Exercise prompt => Omit all pictures, then retype the data exactly as given.
begin Exercise data
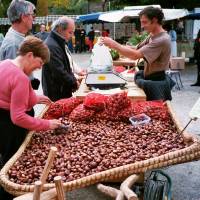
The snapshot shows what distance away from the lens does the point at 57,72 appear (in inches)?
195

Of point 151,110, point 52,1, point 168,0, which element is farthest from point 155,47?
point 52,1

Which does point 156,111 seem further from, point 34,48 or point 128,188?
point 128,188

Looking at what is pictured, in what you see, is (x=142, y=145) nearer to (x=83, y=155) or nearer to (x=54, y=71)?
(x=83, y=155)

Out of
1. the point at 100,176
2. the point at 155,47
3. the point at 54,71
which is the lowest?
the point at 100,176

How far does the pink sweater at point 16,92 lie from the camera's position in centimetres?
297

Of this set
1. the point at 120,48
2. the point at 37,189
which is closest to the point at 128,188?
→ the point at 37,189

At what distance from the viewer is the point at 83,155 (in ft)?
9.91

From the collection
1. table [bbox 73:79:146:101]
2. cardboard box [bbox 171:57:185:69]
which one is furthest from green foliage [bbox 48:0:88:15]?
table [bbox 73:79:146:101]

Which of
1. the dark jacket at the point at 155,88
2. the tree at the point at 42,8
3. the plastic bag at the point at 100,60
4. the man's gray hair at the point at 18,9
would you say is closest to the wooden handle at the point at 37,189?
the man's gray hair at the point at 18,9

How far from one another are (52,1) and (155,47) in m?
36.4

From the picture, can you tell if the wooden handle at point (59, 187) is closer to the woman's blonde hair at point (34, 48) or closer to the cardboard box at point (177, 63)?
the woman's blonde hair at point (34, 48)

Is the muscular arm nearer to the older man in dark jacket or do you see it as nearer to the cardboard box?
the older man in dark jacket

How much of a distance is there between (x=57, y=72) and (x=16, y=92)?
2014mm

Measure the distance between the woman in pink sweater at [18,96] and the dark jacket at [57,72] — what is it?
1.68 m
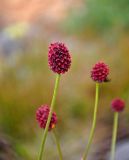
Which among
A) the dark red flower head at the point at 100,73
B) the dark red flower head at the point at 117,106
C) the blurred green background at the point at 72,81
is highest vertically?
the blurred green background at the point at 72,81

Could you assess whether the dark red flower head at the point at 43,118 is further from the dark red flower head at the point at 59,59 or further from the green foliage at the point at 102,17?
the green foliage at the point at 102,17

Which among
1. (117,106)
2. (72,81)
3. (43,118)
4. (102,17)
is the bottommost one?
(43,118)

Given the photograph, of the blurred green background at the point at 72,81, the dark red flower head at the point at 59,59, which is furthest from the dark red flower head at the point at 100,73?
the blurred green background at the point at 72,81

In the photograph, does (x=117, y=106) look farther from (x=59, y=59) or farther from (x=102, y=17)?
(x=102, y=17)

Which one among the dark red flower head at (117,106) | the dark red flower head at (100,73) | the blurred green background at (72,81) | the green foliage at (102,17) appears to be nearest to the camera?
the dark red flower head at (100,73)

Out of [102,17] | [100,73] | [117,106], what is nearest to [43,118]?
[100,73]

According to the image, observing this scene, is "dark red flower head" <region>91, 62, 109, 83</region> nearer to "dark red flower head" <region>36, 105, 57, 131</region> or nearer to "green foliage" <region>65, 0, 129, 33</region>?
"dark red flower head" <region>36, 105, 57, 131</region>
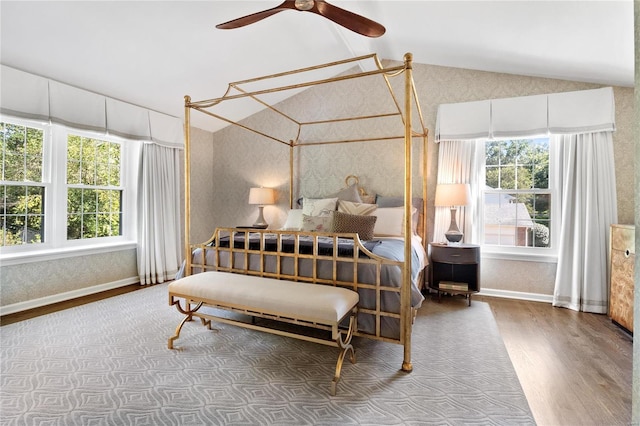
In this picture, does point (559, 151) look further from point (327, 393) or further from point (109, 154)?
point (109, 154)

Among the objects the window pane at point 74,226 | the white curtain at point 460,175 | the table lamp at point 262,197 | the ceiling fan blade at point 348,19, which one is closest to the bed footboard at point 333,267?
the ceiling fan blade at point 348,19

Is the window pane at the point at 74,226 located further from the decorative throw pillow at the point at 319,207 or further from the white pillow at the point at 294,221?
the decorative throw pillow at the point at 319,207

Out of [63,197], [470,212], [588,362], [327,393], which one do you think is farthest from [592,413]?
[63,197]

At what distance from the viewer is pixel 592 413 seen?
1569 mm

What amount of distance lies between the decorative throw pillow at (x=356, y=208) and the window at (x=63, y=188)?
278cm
end Exercise data
Written answer =>
The snapshot shows what distance away from the lens does the point at 57,72 appear (in inches)?
195

Of point 151,110, point 52,1, point 168,0, which element is farthest from point 155,47?
point 52,1

Which does point 156,111 seem further from, point 34,48 or point 128,188?
point 128,188

Looking at what is pictured, in what you see, is (x=142, y=145) nearer to (x=83, y=155) or nearer to (x=54, y=71)?
(x=83, y=155)

Out of
1. the point at 100,176
2. the point at 155,47
3. the point at 54,71
which is the lowest?
the point at 100,176

How far does the pink sweater at point 16,92 lie from the camera's position in centimetres?
297

Of this set
1. the point at 120,48
2. the point at 37,189
which is closest to the point at 128,188?
→ the point at 37,189

At what distance from the viewer is the point at 83,155 (in ft)?
9.91

From the collection
1. table [bbox 73:79:146:101]
2. cardboard box [bbox 171:57:185:69]
which one is furthest from green foliage [bbox 48:0:88:15]?
table [bbox 73:79:146:101]

Which of
1. the dark jacket at the point at 155,88
2. the tree at the point at 42,8
3. the plastic bag at the point at 100,60
4. the man's gray hair at the point at 18,9
would you say is closest to the wooden handle at the point at 37,189?
the man's gray hair at the point at 18,9

How far from one another are (52,1) and (155,47) in m?
36.4

From the picture, can you tell if the wooden handle at point (59, 187) is closer to the woman's blonde hair at point (34, 48) or closer to the cardboard box at point (177, 63)?
the woman's blonde hair at point (34, 48)

Is the muscular arm nearer to the older man in dark jacket or do you see it as nearer to the cardboard box?
the older man in dark jacket

How much of a distance is there between (x=57, y=72) and (x=16, y=92)?
2014mm

Measure the distance between the woman in pink sweater at [18,96] and the dark jacket at [57,72] — what is it?
1.68 m
Which among
A) the dark red flower head at the point at 100,73
B) the dark red flower head at the point at 117,106
C) the blurred green background at the point at 72,81
is highest vertically?
the blurred green background at the point at 72,81

Could you assess whether the dark red flower head at the point at 43,118 is further from the dark red flower head at the point at 59,59 or further from the green foliage at the point at 102,17?
the green foliage at the point at 102,17

Which among
1. (117,106)
2. (72,81)
3. (43,118)
4. (102,17)
is the bottommost one?
(43,118)

Given the photograph, of the blurred green background at the point at 72,81, the dark red flower head at the point at 59,59, which is furthest from the dark red flower head at the point at 100,73?
the blurred green background at the point at 72,81

In the photograph, does (x=117, y=106) look farther from (x=59, y=59) or farther from (x=102, y=17)?
(x=102, y=17)

Which one among the dark red flower head at (117,106) | the dark red flower head at (100,73) | the blurred green background at (72,81) | the green foliage at (102,17) appears to be nearest to the camera?
the dark red flower head at (100,73)

Out of [102,17] | [100,73] | [117,106], what is nearest to [43,118]?
[100,73]

According to the image, observing this scene, is "dark red flower head" <region>91, 62, 109, 83</region> nearer to "dark red flower head" <region>36, 105, 57, 131</region> or nearer to "green foliage" <region>65, 0, 129, 33</region>?
"dark red flower head" <region>36, 105, 57, 131</region>
In this picture, does point (559, 151) look further from point (327, 393) or further from point (109, 154)?
point (109, 154)

Among the objects the window pane at point 74,226 | the white curtain at point 460,175 | the table lamp at point 262,197 | the ceiling fan blade at point 348,19, which one is closest to the bed footboard at point 333,267?
the ceiling fan blade at point 348,19

Is the window pane at the point at 74,226 located further from the decorative throw pillow at the point at 319,207 or further from the white pillow at the point at 294,221?
the decorative throw pillow at the point at 319,207

Out of [63,197], [470,212], [588,362], [327,393], which one do you think is farthest from [592,413]?
[63,197]

At what distance from the viewer is pixel 592 413 seen?
1569 mm

What amount of distance lies between the decorative throw pillow at (x=356, y=208) and the window at (x=63, y=188)?
278cm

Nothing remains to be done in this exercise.